Work request 1 —
Echo the article on brain-injured patients word for word, starting with "In the new paper, titled" and going on through "hidden from their external behaviour.".
Work request 2 —
In one to three sentences, explain why, according to the article on brain-injured patients, Cruse calls the cause of the brain injury a determining factor in finding these cognitive abilities.

Study text —
★ ★ ★ ★ ★

Researchers from Western University have utilized their own game-changing technology – previously developed for use with patients in a vegetative state – to assess a more prevalent group of brain-injured patients, those in the minimally conscious state (MCS). Their findings were released today in Neurology®, the medical journal of the American Academy of Neurology.
The study, led by Adrian Owen, Canada Excellence Research Chair in Cognitive Neuroscience and Imaging, and Damian Cruse of Western’s Brain and Mind Institute, is a follow-up to the team’s groundbreaking Lancet publication from November 2011 that used electroencephalography (EEG) to show that some vegetative state patients were able to reliably follow commands, even though this ability was entirely undetectable from their external behaviour.
In the new paper, titled “The relationship between aetiology and covert cognition in the minimally-conscious state,” the MCS patients showed some inconsistent but reproducible external signs of awareness, such as being able to follow their eyes in a mirror. Cruse says, however, that currently very little is known about their ‘internal’ state of awareness that may be hidden from their external behaviour.
“Using our EEG approach, we found that 22 per cent of 23 MCS patients were able to complete a complex task which required them to imagine particular types of movement,” says Cruse, a Post-Doctoral Fellow at the Brain and Mind Institute and the lead writer of the paper. “This tells us that these patients have a much higher level of cognitive ability than what you could detect from their behaviour.”
Cruse adds that the cause of the brain injury was a determining factor in finding these cognitive abilities as 33 per cent of traumatically injured patients (e.g. traffic accident, fall) returned positive EEG results compared to zero per cent of non-traumatically injured patients (e.g. heart attack, stroke).
The research team, in collaboration with Steven Laureys at the University of Liège, Belgium, asked patients approximately 100 times each to imagine moving his or her right-hand and toes. By making recordings of the patients’ EEG, a measure of the electrical activity of the brain, the team showed that 22 per cent of the MCS patients were able to produce patterns of brain activity that were indistinguishable from a healthy individual following the same commands.
“There are a large number of patients in the MCS worldwide, and our approach highlights the importance of using EEG and other forms of brain imaging when assessing the mental capabilities of patients following brain injury,” says Cruse “It reinforces our understanding that the externally observable abilities of a patient are not necessarily a true reflection of their internal state.”

★ ★ ★ ★ ★

Input data —
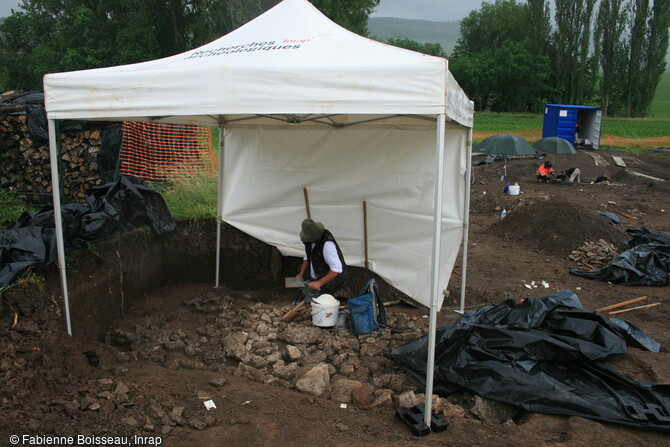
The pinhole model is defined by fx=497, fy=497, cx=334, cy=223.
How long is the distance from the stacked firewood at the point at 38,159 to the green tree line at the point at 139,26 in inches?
867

★ ★ ★ ★ ★

Response 1 —
In the new paper, titled “The relationship between aetiology and covert cognition in the minimally-conscious state,” the MCS patients showed some inconsistent but reproducible external signs of awareness, such as being able to follow their eyes in a mirror. Cruse says, however, that currently very little is known about their ‘internal’ state of awareness that may be hidden from their external behaviour.

Response 2 —
Positive EEG results appeared in 33 per cent of traumatically injured patients, such as those hurt in a traffic accident or fall. None of the non-traumatically injured patients, such as those who had a heart attack or stroke, returned positive results.